At a time when it is essential to avoid fissures in what’s been a largely unified Western response to Russia, the U.S. president will look to press important allies like Poland to dial back the idea of deploying a Western peacekeeping mission to Ukraine. It’s an idea that the U.S. and some other NATO members see as too risky as they seek to deny Russia any pretext to broaden the war beyond Ukraine’s borders.

For his domestic audience, look for Biden to once again underscore the heroics of the Ukrainian military and volunteers who have managed to hold off an imposing Russian military. He will highlight those remarkable efforts — as well as the generosity of the Poles and other allies at the front lines of the humanitarian crisis — as he redoubles his calls for Americans to stand firm against a Russian war that is spurring gas price hikes and adding to inflationary pressures in the U.S.

Overall, Biden also wants to revel in the scenes of unity at the headquarters of NATO and the EU, where memories of an unraveling trans-Atlantic bond riven with disputes under former President Donald Trump are far from forgotten.

That show of unity will also be paramount at NATO headquarters, where the United States has traditionally given orders, with the rest, sometimes grudgingly, going along.

The summit on Thursday will be a new opportunity for the 30-nation military organization to publicly show that Washington is consulting its allies, something that was sorely lacking under the Trump administration.

Biden and his counterparts are expected to discuss the kinds of “red lines” that might draw NATO out of its defensive posture — the world’s biggest security organization has mostly bolstered its own defenses since the invasion a month ago — to respond with force.

Nuclear, chemical or a massive cyberattack appear the most likely triggers, but NATO remains wary of any response that might draw it into a full-scale war with nuclear-armed Russia.
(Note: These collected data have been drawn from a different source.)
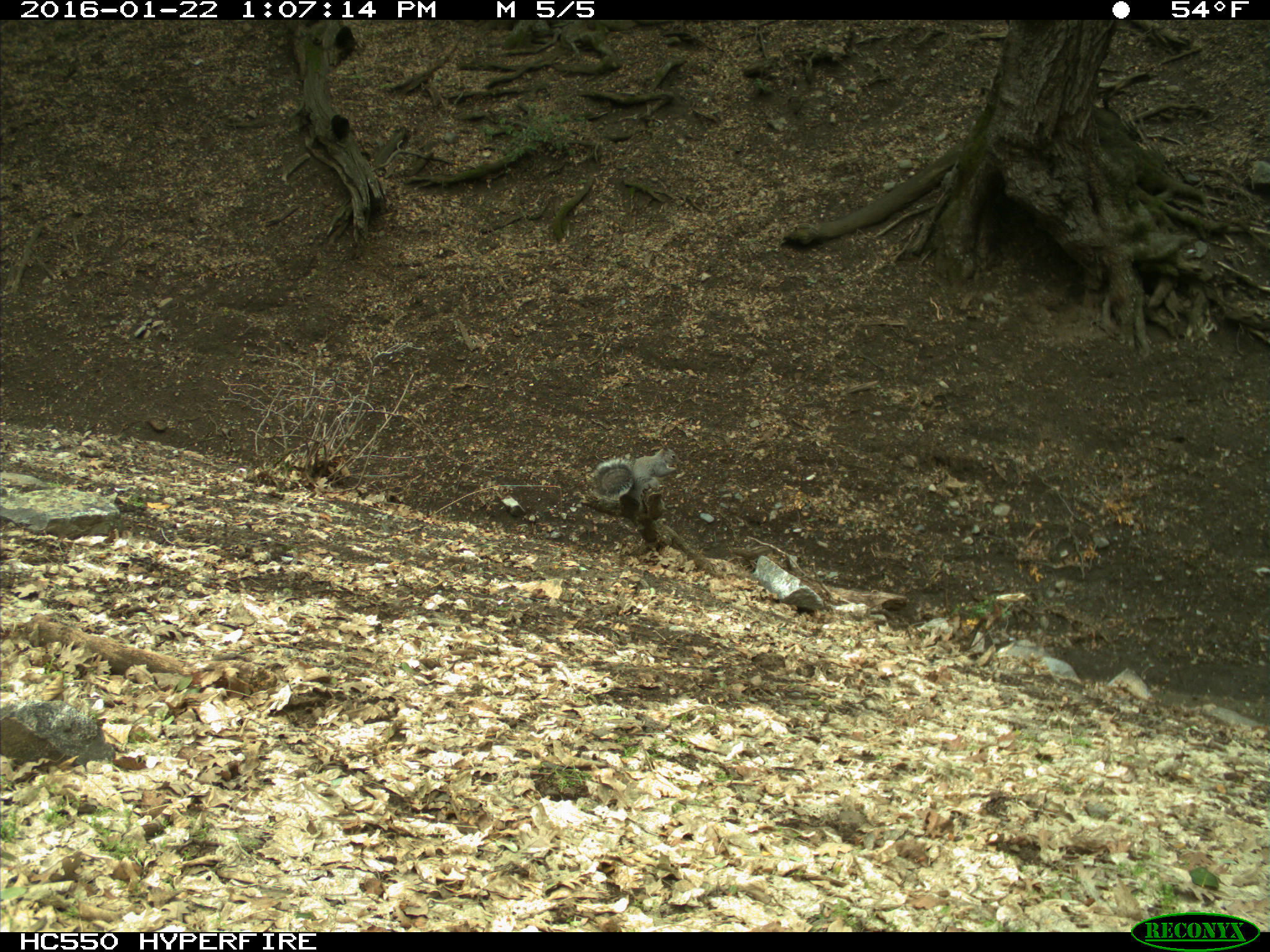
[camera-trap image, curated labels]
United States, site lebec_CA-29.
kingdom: Animalia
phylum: Chordata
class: Mammalia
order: Rodentia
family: Sciuridae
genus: Sciurus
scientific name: Sciurus carolinensis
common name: eastern gray squirrel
The leaders are also set to discuss the longer-term future of NATO’s defenses along its eastern flank, ranging from Estonia in the north, down around western Ukraine to Bulgaria on the Black Sea. Military commanders have been ordered to draw up options.

NATO Secretary-General Jens Stoltenberg said last week that the “new defense posture” would include substantially more land forces at higher readiness, more air power filling NATO skies and aircraft carrier strike groups, submarines and combat ships “on a persistent basis” at sea. Expect applause and full support when such issues are raised.

There won’t be a seat reserved anywhere for Ukrainian President Volodymyr Zelenskyy, yet he will be on everyone’s mind — not least because he will have a video link at the NATO summit.

It has been crystal clear what he wants from Western allies.

With passion and rhetorical flair, he has pleaded with legislatures in the United States, the EU, Britain, Japan and Canada, for more military and humanitarian aid. But his demands for NATO to enforce a no-fly zone to protect his people have been rejected, with the alliance making clear it won’t risk an all-out war with Russia.

He will get the same reply from Scholz.

“I hear the voices of those who demand a no-fly zone or NATO peacekeepers in Ukraine,” the German leader said Wednesday. “In almost 80 years of post-war history we have successfully avoided the unthinkable – a direct military confrontation between our western defense alliance, NATO, and Russia. It must stay that way.”

Zelenskyy has been having a series of conversations with Western leaders in the days before Thursday’s summits and he expects them to approve more sanctions to punish Russia and more help for Ukraine.

“We will work, we will fight, as hard as we can, to the last, bravely and openly,” he said in a video address Wednesday.